_Passage to read:_
════

Specifically, the operation processing is performed based on
correlation data stored in advance in storage portion 58.
[0270] EPC command portion 262C outputs an EPC current value
calculated by EPC operation portion 262B to control valve 27.
[0271] Storage portion 58 stores correlation data showing relation
between a cylinder speed of hydraulic cylinder 60 and an amount of
movement of spool 80, correlation data showing relation between an
amount of movement of spool 80 and a PPC pressure controlled by
control valve 27, and correlation data showing relation between a
PPC pressure and a control signal (an EPC current) output from EPC
operation portion 262B. The cylinder speed table and the
correlation data are found based on experiments or simulations and
stored in advance in storage portion 58.
[0272] As described above, a cylinder speed of hydraulic cylinder
60 is adjusted based on an amount of supply of the hydraulic oil
per unit time which is supplied from the main hydraulic pump
through direction control valve 64. Direction control valve 64 has
movable spool 80. An amount of supply of the hydraulic oil per unit
time to hydraulic cylinder 60 is adjusted based on an amount of
movement of spool 80. Therefore, a cylinder speed and an amount of
movement of the spool (a spool stroke) correlate with each
other.
[0273] An amount of movement of spool 80 is adjusted based on a
pressure of oil path 452 (a pilot oil pressure) controlled by
operation apparatus 25 or by means of control valve 27. The pilot
oil pressure of oil path 452 is a pressure of the pilot oil in oil
path 452 for moving the spool and regulated by operation apparatus
25 or by means of control valve 27. A pressure of a pilot oil for
moving spool 80 is also referred to as a PPC pressure. Therefore,
an amount of movement of the spool and a PPC pressure correlate
with each other.
[0274] Control valve 27 operates based on a control signal (an EPC
current) output from EPC operation portion 262B of work implement
controller 26. Therefore, a PPC pressure and an EPC current
correlate with each other.
[0275] Work implement control unit 57 calculates an EPC current
value corresponding to boom target speed Vc_bm_lmt calculated by
target speed determination portion 54 and outputs the EPC current
to control valve 27 as control command CBI from EPC command portion
262C.
[0276] Thus, work implement controller 26 can control boom 6 such
that cutting edge 8a of bucket 8 does not enter target design
topography U, as a result of intervention control.
[0277] As necessary, work implement controller 26 controls arm 7
and bucket 8. Work implement controller 26 controls arm cylinder 11
by transmitting an arm control command to control valve 27. The arm
control command has a current value in accordance with an arm
command speed. Work implement controller 26 controls bucket
cylinder 12 by transmitting a bucket control command to control
valve 27. The bucket control command has a current value in
accordance with a bucket command speed.
[0278] In an operation in this case as well, as described above, an
arm control command and a bucket control command having a current
value controlling control valve 27 can be output to control valve
27 in accordance with a scheme similar to that for calculation of
an EPC current from boom target speed Vc_bm_lmt.
[0279] FIG. 13 is a flowchart illustrating profile control
(excavation limit control) of work vehicle 100 based on the
embodiment.

════

_Given information:_
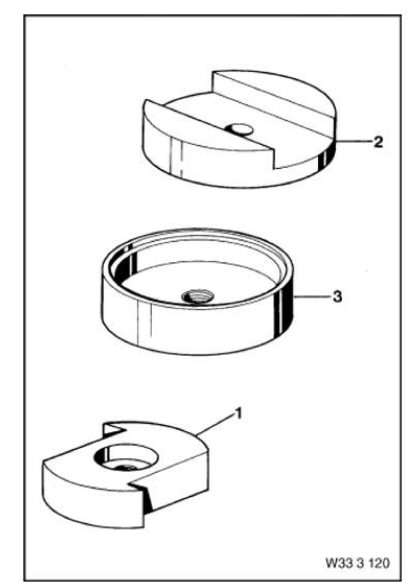 2

3

1

W33 3 120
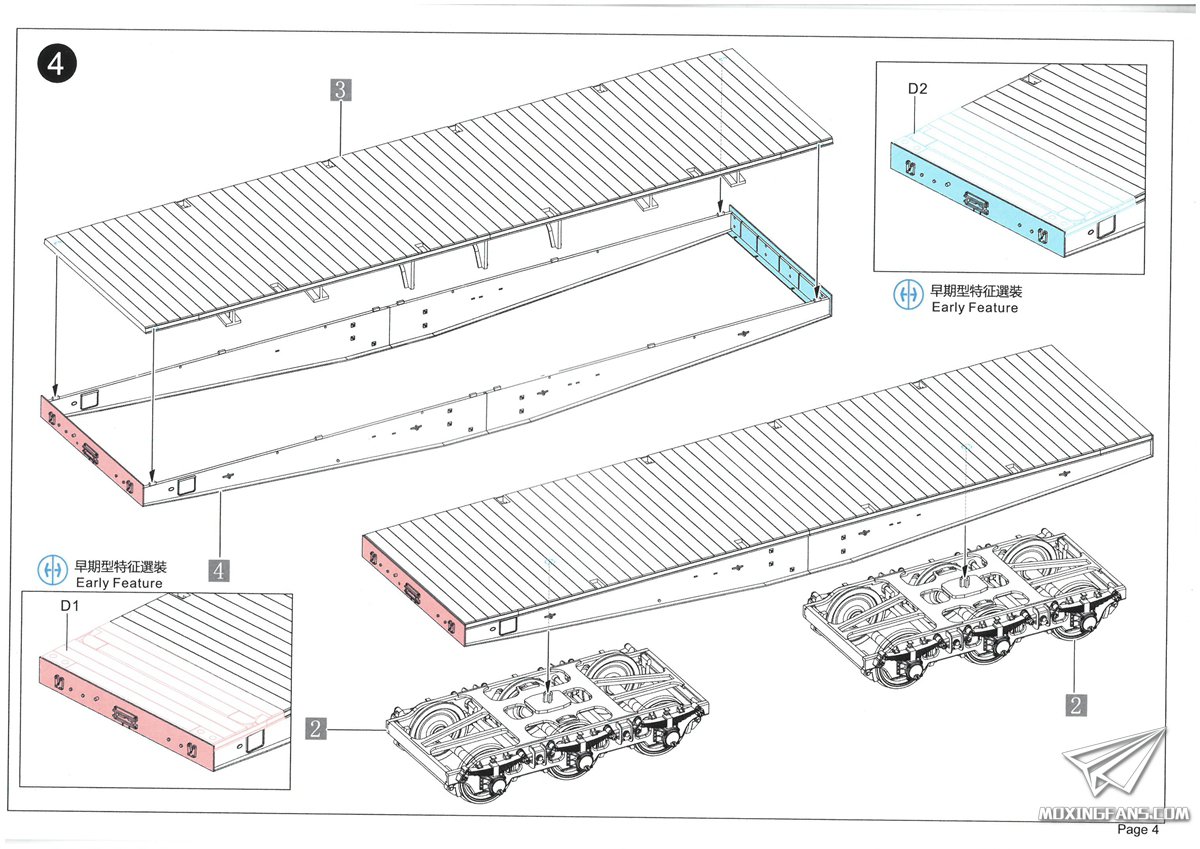 4

3

D2

早期型特征選裝
Early Feature

早期型特征選裝
Early Feature

4

D1

2

2

MOXINGFANS.COM
Page 4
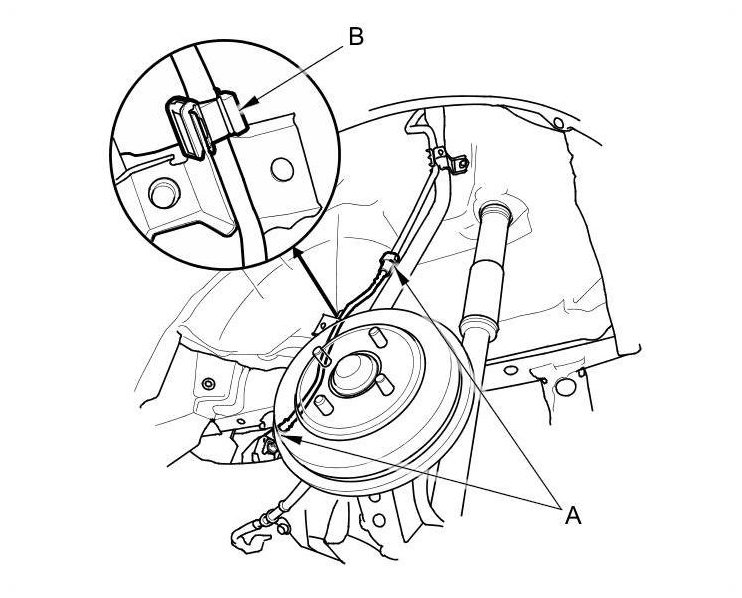 B

A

════

_Required action 1:_ Copy from the passage on hydraulic work implement control the text between "Specifically, the operation" and "262B to control valve 27.", inclusive.
_Required action 2:_ Write a continuation of the passage on hydraulic work implement control, starting after its final sentence.

_Answer section 1:_
Specifically, the operation processing is performed based on
correlation data stored in advance in storage portion 58.
[0270] EPC command portion 262C outputs an EPC current value
calculated by EPC operation portion 262B to control valve 27.

_Answer section 2:_
[0280] As shown in FIG. 13, initially, design topography is set
(step SA1). Specifically, target design topography U is set by
target design topography data generation portion 28C of display
controller 28.
[0281] Then, distance d between the cutting edge and the design
topography is obtained (step SA2). Specifically, distance obtaining
portion 53 calculates distance d shortest between cutting edge 8a
of bucket 8 and the surface of target design topography U based on
target design topography U and information on a position of cutting
edge 8a in accordance with bucket position data S from bucket
position data generation portion 28B.
[0282] Then, an estimated speed is determined (step SA3).
Specifically, estimated speed determination portion 52 of work
implement controller 26 determines arm estimated speed Vc_am and
bucket estimated speed Vc_bkt. Arm estimated speed Vc_am refers to
a speed of cutting edge 8a in a case that only arm cylinder 11 is
driven. Bucket estimated speed Vc_bkt refers to a speed of cutting
edge 8a in a case that only bucket cylinder 12 is driven.
[0283] Arm estimated speed Vc_am and bucket estimated speed Vc_bkt
are calculated based on an operation command (pressures MA and MT)
from operation apparatus 25 in accordance with various tables
stored in storage portion 58.
[0284] Then, the target speed is converted into a perpendicular
speed component (step SA4). Specifically, target speed
determination portion 54 converts arm estimated speed Vc_am and
bucket estimated speed Vc_bkt into speed components Vcy_am and
Vcy_bkt perpendicular to target design topography U, as described
with reference to FIG. 9.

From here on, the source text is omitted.